A princípio Beto suspeitou que participaria de exótica experiência, uma suruba, putaria das brabas, chegou a sentir o pejo sobre os ombros, mas o rosto circunspecto do senhor logo mudou a estranha expectativa. Segurando um computador portátil, mostrou a Beto um arquivo de notícias. Na página lia-se:

"Morre, aos 35 anos, Hernandes Balbi Velasco, antigo terrorista procurado por diversos crimes. Há aproximadamente seis anos, Hernandes foi processado e julgado pela morte de 165 pessoas. Líder de um grupo paramilitar, encontrava-se desaparecido. O corpo foi achado por pescadores no condado de Inguá, a mais de 600 milhas da capital. As razões da morte ainda não foram esclarecidas. Suspeita-se que o terrorista tentava cruzar a fronteira, mas foi surpreendido pelas más condições climáticas. A autópsia preliminar indica traços de afogamento."

Essa era a nota oficial do governo. Depois dela uma série de ensaios sobre o assunto ilustravam a edição eletrônica do jornal. Muitos articulistas associavam o incidente ao derradeiro fim do fantasma contra-revolucionário que ainda poderia assombrar o desfecho gloriosos do novo regime.   

Beto, diante da notícia ficou absorto. Não sabia o paradeiro do irmão. Depois de tantos anos, natural que estivesse morto. Mas antes era mera suposição, agora, ao alvedrio dos olhos, lia, com certa dor e sofrimento, o que a alma nunca quis aceitar. Contrastando sua lividez, o homem de bigodes, parecia vermelho fúria. Aos berros, perguntou ao rapaz:

"Isso é verdade? Seu irmão realmente está morto?"

Não conseguiu responder.

A mulher magra, com força desproporcional à estrutura do corpo, o algemou. Ele não ofereceu resistência, ainda processava aquele lamurioso comunicado.

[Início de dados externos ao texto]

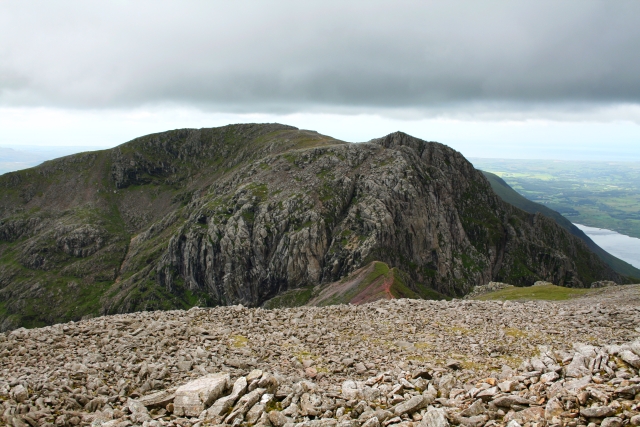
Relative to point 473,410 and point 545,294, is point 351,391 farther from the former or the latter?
point 545,294

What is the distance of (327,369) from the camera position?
22375 millimetres

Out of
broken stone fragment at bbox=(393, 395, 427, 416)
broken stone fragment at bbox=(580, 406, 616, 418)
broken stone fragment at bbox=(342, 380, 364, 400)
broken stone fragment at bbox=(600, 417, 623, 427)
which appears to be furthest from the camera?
broken stone fragment at bbox=(342, 380, 364, 400)

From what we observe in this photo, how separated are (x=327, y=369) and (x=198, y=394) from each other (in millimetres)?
7887

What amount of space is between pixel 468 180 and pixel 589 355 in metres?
156

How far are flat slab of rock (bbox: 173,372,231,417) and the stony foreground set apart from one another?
0.19ft

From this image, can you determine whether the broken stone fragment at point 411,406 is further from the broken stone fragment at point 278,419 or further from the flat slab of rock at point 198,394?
the flat slab of rock at point 198,394

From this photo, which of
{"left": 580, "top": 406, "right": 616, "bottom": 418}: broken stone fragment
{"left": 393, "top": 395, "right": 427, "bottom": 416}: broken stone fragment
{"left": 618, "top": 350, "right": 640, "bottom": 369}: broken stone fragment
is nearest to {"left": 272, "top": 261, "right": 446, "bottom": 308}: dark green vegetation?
{"left": 618, "top": 350, "right": 640, "bottom": 369}: broken stone fragment

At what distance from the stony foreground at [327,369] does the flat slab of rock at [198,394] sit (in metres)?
0.06

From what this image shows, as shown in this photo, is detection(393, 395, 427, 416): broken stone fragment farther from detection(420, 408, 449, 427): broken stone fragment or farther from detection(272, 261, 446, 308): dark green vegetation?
detection(272, 261, 446, 308): dark green vegetation

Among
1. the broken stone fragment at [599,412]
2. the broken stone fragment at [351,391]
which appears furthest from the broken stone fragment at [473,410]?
the broken stone fragment at [351,391]

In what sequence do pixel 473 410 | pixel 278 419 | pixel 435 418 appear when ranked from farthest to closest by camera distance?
pixel 278 419
pixel 473 410
pixel 435 418

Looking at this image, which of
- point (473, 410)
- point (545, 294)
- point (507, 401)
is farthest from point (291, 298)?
point (507, 401)

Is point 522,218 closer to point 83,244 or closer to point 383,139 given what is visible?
point 383,139

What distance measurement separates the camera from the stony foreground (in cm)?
1471
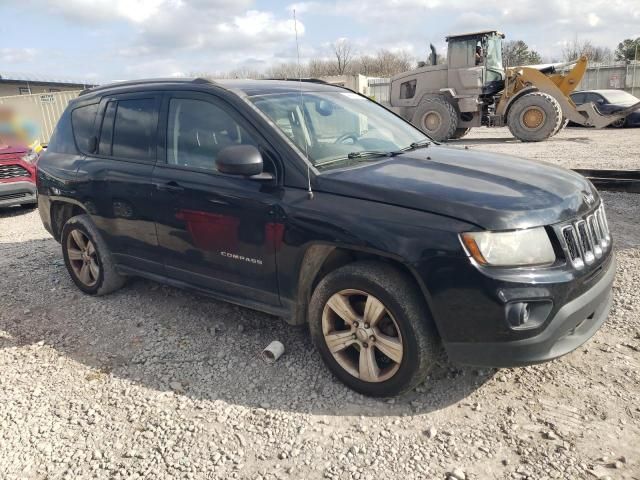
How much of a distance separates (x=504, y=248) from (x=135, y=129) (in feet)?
9.66

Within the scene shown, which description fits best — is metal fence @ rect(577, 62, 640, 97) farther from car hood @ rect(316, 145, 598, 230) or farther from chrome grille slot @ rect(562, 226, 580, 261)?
chrome grille slot @ rect(562, 226, 580, 261)

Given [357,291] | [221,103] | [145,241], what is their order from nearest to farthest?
[357,291] → [221,103] → [145,241]

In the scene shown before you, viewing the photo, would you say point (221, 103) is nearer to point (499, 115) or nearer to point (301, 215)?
point (301, 215)

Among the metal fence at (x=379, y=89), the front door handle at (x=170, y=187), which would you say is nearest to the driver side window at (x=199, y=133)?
the front door handle at (x=170, y=187)

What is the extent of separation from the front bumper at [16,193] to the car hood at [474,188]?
7.77 m

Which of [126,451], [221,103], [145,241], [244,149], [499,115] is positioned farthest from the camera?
[499,115]

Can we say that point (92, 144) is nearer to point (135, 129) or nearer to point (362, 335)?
point (135, 129)

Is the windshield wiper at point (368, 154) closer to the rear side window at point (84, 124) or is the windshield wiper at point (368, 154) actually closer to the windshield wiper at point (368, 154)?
the windshield wiper at point (368, 154)

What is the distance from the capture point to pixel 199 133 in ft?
11.7

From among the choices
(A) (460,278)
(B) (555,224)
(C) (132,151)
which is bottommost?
(A) (460,278)

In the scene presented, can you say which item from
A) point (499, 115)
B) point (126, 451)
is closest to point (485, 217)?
point (126, 451)

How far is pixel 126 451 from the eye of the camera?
267 cm

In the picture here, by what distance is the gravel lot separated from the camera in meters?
2.48

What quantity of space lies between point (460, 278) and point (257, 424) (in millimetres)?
1383
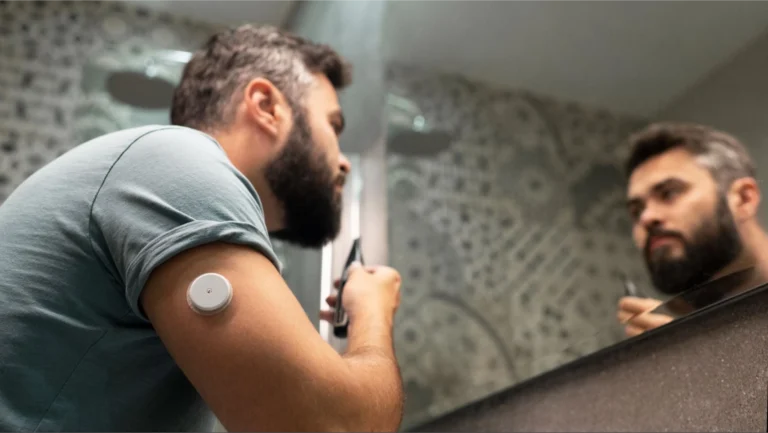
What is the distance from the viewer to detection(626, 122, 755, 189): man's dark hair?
534 millimetres

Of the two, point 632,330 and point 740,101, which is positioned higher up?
point 740,101

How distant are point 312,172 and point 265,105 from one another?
0.10 m

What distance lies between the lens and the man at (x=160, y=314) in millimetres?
428

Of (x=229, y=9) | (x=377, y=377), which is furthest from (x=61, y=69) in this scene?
(x=377, y=377)

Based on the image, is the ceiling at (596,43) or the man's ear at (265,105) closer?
the ceiling at (596,43)

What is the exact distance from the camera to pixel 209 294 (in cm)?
44

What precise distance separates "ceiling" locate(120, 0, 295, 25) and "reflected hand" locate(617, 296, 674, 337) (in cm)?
114

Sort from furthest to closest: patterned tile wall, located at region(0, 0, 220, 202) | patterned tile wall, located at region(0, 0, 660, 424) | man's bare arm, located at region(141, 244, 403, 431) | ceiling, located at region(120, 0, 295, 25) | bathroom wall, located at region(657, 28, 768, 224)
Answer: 1. ceiling, located at region(120, 0, 295, 25)
2. patterned tile wall, located at region(0, 0, 220, 202)
3. patterned tile wall, located at region(0, 0, 660, 424)
4. bathroom wall, located at region(657, 28, 768, 224)
5. man's bare arm, located at region(141, 244, 403, 431)

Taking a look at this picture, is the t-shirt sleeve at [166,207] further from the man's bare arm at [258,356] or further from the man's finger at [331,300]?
the man's finger at [331,300]

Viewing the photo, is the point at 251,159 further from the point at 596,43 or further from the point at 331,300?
the point at 596,43

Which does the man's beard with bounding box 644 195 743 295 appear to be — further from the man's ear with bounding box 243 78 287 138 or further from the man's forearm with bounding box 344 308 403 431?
the man's ear with bounding box 243 78 287 138

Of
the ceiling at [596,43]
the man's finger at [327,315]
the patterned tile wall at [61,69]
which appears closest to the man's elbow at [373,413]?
the man's finger at [327,315]

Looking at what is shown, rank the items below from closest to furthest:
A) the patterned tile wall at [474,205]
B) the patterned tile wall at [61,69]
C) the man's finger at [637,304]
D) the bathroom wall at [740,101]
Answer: the bathroom wall at [740,101], the man's finger at [637,304], the patterned tile wall at [474,205], the patterned tile wall at [61,69]

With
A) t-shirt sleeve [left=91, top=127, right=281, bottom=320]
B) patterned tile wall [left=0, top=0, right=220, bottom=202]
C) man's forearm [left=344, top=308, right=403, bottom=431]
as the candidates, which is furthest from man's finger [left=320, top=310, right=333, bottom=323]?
patterned tile wall [left=0, top=0, right=220, bottom=202]
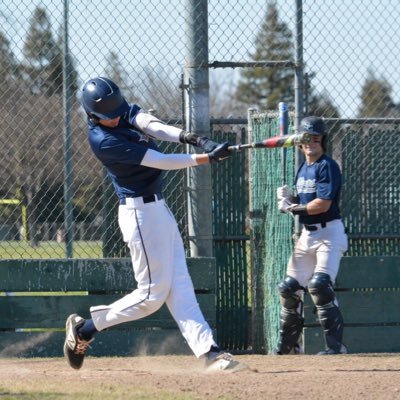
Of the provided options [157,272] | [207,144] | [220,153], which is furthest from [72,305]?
[220,153]

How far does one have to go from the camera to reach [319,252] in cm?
787

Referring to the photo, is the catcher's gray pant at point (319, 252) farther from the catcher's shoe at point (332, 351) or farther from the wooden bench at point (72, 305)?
the wooden bench at point (72, 305)

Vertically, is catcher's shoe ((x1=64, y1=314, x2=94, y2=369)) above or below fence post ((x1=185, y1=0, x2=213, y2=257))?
below

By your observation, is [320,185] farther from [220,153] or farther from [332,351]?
[220,153]

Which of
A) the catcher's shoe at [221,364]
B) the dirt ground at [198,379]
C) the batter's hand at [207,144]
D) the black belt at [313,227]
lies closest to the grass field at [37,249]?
the dirt ground at [198,379]

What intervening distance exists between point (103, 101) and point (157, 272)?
1.24 meters

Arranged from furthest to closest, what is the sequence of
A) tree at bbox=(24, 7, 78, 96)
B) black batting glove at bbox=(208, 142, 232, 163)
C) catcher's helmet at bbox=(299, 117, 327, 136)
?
tree at bbox=(24, 7, 78, 96) → catcher's helmet at bbox=(299, 117, 327, 136) → black batting glove at bbox=(208, 142, 232, 163)

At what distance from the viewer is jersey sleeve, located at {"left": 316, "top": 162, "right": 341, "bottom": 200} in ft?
25.3

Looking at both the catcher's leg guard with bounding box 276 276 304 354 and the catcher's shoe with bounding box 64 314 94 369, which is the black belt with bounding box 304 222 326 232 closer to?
the catcher's leg guard with bounding box 276 276 304 354

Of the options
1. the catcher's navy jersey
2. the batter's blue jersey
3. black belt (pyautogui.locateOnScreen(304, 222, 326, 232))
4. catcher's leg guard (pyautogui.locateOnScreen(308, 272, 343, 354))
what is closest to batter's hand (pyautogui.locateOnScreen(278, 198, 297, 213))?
the catcher's navy jersey

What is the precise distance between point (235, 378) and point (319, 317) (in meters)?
1.74

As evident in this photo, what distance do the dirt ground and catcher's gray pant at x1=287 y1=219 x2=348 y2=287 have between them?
69 cm

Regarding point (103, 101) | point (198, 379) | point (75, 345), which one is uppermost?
point (103, 101)

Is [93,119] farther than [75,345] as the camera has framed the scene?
No
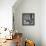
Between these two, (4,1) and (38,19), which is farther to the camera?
(38,19)

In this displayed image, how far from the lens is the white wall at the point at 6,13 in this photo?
15.3 feet

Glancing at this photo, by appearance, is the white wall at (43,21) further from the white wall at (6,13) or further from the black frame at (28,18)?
the white wall at (6,13)

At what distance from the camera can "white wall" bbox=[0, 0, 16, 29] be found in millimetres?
4664

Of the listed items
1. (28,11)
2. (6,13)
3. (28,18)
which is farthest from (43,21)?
(6,13)

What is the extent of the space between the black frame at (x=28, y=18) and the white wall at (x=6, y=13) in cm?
105

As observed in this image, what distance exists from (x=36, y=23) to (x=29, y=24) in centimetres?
34

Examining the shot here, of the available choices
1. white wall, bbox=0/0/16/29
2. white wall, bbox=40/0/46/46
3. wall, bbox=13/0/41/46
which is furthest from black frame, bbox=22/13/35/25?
white wall, bbox=0/0/16/29

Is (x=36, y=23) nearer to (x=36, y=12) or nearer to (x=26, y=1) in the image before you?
(x=36, y=12)

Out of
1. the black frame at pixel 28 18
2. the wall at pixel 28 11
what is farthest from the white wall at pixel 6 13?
the black frame at pixel 28 18

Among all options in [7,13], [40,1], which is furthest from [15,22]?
[40,1]

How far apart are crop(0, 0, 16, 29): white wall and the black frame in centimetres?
105

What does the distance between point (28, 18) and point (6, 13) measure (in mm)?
1315

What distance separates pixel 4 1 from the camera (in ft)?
15.4

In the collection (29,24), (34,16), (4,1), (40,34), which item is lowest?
(40,34)
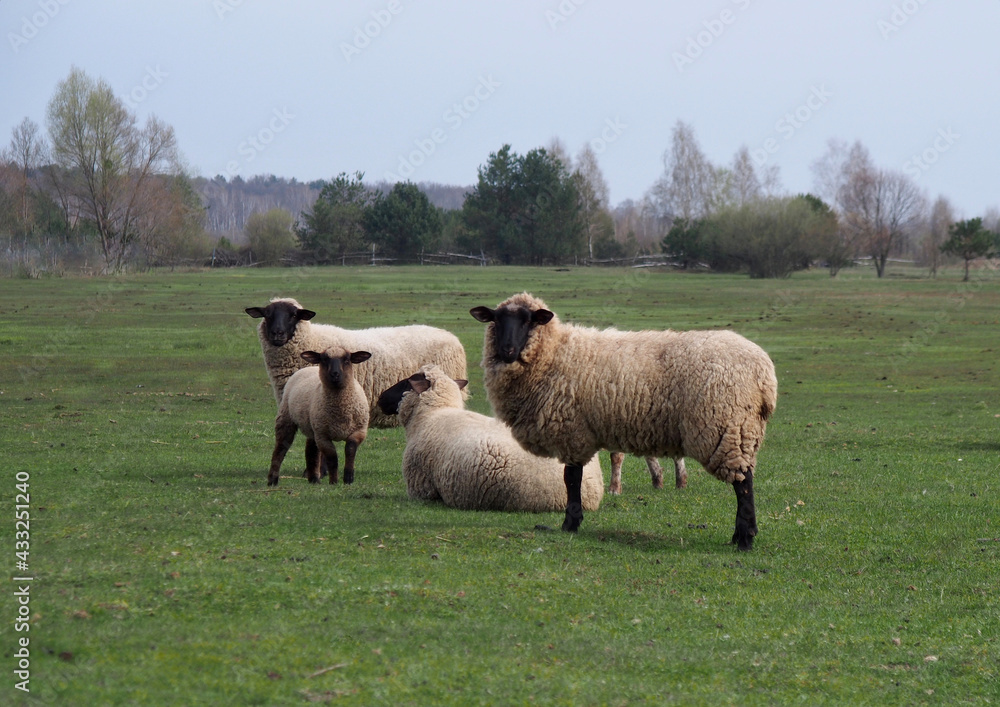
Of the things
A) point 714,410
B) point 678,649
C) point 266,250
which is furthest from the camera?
point 266,250

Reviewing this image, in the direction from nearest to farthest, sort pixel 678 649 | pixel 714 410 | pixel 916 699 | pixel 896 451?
pixel 916 699 < pixel 678 649 < pixel 714 410 < pixel 896 451

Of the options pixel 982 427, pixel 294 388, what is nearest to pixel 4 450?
pixel 294 388

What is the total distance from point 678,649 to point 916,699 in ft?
5.01

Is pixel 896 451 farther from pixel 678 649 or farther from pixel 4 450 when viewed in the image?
pixel 4 450

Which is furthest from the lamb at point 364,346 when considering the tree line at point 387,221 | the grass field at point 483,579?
the tree line at point 387,221

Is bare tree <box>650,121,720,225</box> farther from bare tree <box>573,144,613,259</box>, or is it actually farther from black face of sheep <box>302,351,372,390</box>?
black face of sheep <box>302,351,372,390</box>

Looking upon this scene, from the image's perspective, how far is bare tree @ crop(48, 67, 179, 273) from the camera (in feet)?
238

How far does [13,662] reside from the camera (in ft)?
19.1

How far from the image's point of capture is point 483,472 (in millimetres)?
11812

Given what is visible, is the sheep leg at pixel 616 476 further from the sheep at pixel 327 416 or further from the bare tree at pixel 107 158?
the bare tree at pixel 107 158

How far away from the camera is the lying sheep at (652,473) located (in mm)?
13558

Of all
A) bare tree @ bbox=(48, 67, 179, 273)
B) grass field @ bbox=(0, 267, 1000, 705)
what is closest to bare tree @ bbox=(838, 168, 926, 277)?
bare tree @ bbox=(48, 67, 179, 273)

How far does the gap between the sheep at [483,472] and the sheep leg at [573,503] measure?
1.08m

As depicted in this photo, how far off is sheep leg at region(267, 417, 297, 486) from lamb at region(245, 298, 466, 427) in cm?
164
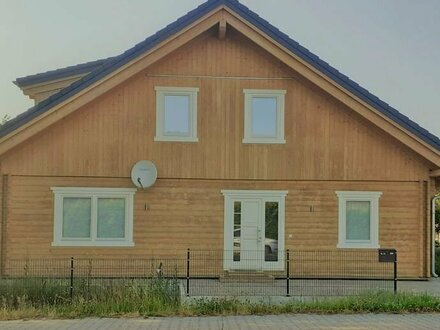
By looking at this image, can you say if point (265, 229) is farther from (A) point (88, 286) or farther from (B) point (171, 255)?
(A) point (88, 286)

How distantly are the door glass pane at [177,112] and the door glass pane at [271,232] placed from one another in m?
3.44

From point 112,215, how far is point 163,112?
342cm

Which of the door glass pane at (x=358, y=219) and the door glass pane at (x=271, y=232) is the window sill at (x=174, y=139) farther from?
the door glass pane at (x=358, y=219)

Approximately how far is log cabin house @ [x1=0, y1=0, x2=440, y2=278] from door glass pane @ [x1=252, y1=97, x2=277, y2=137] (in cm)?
4

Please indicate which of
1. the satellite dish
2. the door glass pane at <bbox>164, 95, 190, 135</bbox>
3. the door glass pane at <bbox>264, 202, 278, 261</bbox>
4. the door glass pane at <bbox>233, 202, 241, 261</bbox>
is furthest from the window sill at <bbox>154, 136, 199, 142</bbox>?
the door glass pane at <bbox>264, 202, 278, 261</bbox>

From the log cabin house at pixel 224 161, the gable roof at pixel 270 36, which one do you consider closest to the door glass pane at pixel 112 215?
the log cabin house at pixel 224 161

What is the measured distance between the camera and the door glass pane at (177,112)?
1784 centimetres

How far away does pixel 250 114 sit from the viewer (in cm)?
1798

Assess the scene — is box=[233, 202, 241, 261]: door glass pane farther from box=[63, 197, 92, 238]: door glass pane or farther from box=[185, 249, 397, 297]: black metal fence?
box=[63, 197, 92, 238]: door glass pane

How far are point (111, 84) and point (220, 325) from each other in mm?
9031

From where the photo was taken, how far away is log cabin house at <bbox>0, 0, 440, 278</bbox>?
683 inches

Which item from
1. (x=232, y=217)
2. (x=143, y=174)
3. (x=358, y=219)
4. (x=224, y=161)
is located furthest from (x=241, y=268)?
(x=143, y=174)

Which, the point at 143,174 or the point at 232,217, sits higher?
the point at 143,174

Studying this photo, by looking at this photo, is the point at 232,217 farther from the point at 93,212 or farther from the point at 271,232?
the point at 93,212
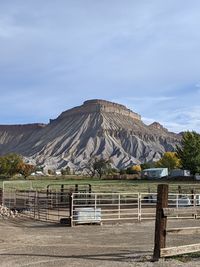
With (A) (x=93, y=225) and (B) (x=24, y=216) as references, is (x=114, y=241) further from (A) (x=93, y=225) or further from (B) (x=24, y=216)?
(B) (x=24, y=216)

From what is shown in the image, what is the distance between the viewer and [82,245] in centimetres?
1385

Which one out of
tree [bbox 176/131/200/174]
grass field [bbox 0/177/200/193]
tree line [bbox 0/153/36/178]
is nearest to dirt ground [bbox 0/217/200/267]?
grass field [bbox 0/177/200/193]

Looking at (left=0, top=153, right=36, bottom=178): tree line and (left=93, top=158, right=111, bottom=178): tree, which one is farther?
(left=93, top=158, right=111, bottom=178): tree

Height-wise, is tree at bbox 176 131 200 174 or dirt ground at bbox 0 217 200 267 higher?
tree at bbox 176 131 200 174

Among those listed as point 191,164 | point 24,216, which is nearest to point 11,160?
point 191,164

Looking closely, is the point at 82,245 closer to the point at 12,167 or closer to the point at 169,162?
the point at 12,167

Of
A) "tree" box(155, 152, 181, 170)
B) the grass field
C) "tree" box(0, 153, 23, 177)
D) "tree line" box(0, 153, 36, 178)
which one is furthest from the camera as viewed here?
"tree" box(155, 152, 181, 170)

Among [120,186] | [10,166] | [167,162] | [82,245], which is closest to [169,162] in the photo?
A: [167,162]

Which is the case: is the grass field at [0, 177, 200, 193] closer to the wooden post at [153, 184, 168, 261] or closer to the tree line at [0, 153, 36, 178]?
the wooden post at [153, 184, 168, 261]

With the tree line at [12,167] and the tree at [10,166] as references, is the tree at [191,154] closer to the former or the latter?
the tree line at [12,167]

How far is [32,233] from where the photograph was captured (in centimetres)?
1703

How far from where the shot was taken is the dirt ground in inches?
420

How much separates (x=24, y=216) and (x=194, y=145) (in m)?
81.8

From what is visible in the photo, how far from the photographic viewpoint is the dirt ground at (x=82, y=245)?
420 inches
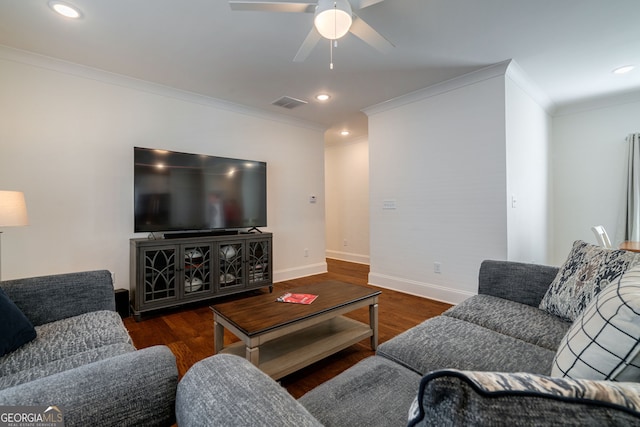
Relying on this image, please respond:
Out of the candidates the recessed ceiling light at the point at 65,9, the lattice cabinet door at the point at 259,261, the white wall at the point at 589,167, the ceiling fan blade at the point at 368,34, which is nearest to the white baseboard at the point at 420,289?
the lattice cabinet door at the point at 259,261

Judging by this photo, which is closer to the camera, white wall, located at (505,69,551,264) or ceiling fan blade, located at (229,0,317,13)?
ceiling fan blade, located at (229,0,317,13)

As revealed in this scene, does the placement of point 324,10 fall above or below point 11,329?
above

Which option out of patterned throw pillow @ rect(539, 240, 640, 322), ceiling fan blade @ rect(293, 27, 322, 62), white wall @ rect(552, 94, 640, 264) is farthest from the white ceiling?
patterned throw pillow @ rect(539, 240, 640, 322)

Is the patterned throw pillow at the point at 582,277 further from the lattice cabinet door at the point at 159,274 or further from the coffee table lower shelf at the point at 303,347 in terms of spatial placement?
the lattice cabinet door at the point at 159,274

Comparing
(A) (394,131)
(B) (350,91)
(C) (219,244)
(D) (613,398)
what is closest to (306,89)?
(B) (350,91)

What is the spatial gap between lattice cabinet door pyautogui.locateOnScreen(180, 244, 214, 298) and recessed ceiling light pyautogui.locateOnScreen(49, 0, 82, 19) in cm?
203

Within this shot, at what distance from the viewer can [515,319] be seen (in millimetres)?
1572

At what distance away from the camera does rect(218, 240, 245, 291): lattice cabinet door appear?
10.6ft

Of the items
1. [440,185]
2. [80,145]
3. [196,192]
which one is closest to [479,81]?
[440,185]

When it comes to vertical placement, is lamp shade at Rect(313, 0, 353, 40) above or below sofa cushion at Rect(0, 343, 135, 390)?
above

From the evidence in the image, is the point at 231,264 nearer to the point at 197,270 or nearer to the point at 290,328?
the point at 197,270

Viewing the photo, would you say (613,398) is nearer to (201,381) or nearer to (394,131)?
(201,381)

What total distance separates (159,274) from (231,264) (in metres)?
0.75

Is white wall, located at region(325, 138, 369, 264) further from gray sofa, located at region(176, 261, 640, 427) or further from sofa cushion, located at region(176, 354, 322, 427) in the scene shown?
sofa cushion, located at region(176, 354, 322, 427)
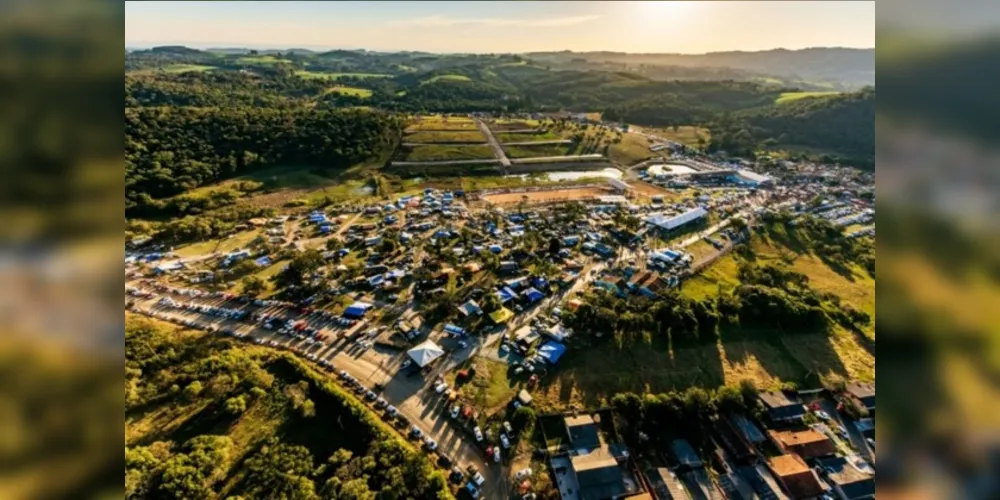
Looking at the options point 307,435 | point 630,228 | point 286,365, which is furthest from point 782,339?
point 286,365

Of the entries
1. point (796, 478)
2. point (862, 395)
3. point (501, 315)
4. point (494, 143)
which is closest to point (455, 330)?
point (501, 315)

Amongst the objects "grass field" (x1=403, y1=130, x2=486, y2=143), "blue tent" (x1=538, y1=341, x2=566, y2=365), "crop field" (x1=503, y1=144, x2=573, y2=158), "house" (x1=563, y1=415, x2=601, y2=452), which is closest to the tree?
"blue tent" (x1=538, y1=341, x2=566, y2=365)

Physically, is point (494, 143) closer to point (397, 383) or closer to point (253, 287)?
point (253, 287)

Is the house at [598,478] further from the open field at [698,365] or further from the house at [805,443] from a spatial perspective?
the house at [805,443]

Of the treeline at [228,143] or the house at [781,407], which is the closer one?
the house at [781,407]

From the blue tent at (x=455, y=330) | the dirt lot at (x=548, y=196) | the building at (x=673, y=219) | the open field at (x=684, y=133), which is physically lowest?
the blue tent at (x=455, y=330)

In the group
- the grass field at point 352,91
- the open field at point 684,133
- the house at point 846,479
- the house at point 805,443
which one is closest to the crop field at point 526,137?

"Então rapaz, quero que você conte tudo sobre seu irmão. Me chamo Tito, a bela jovem ao seu lado é Adália. Desculpe as algemas, não somos violentos e não lhe faremos qualquer mal. Estou há alguns anos tentando localizar Hernandes. Nas últimas semanas Adália estava te seguindo. Eu lutei junto com seu irmão e esperava reencontrá-lo. Tinha grandes planos - o tom era mais respeitoso, demostrava segurança e esteio."

"Faz seis anos que procuro algo sobre ele, e nada. Nunca acreditei que poderia estar vivo... ele está morto... isso é horrível - Beto tartamudeava em consternadora sinceridade."

Tito, ainda desconfiado, olhou de soslaio para Adália. A moça, sem emitir ruídos, acenou com a cabeça. Perceberam que Beto falava a verdade.

Apagaram o rapaz antes de reconduzi-lo ao setor 43. Beto acordou em casa, não se lembrava de nada. Na verdade parecia acordar pela primeira vez. Quando se olhou no espelho tomou um susto. Barba feita, cabelos cortados, maquiagem no rosto; precisava diminuir as pastilhas. A perda de memória era sinal dos tempos.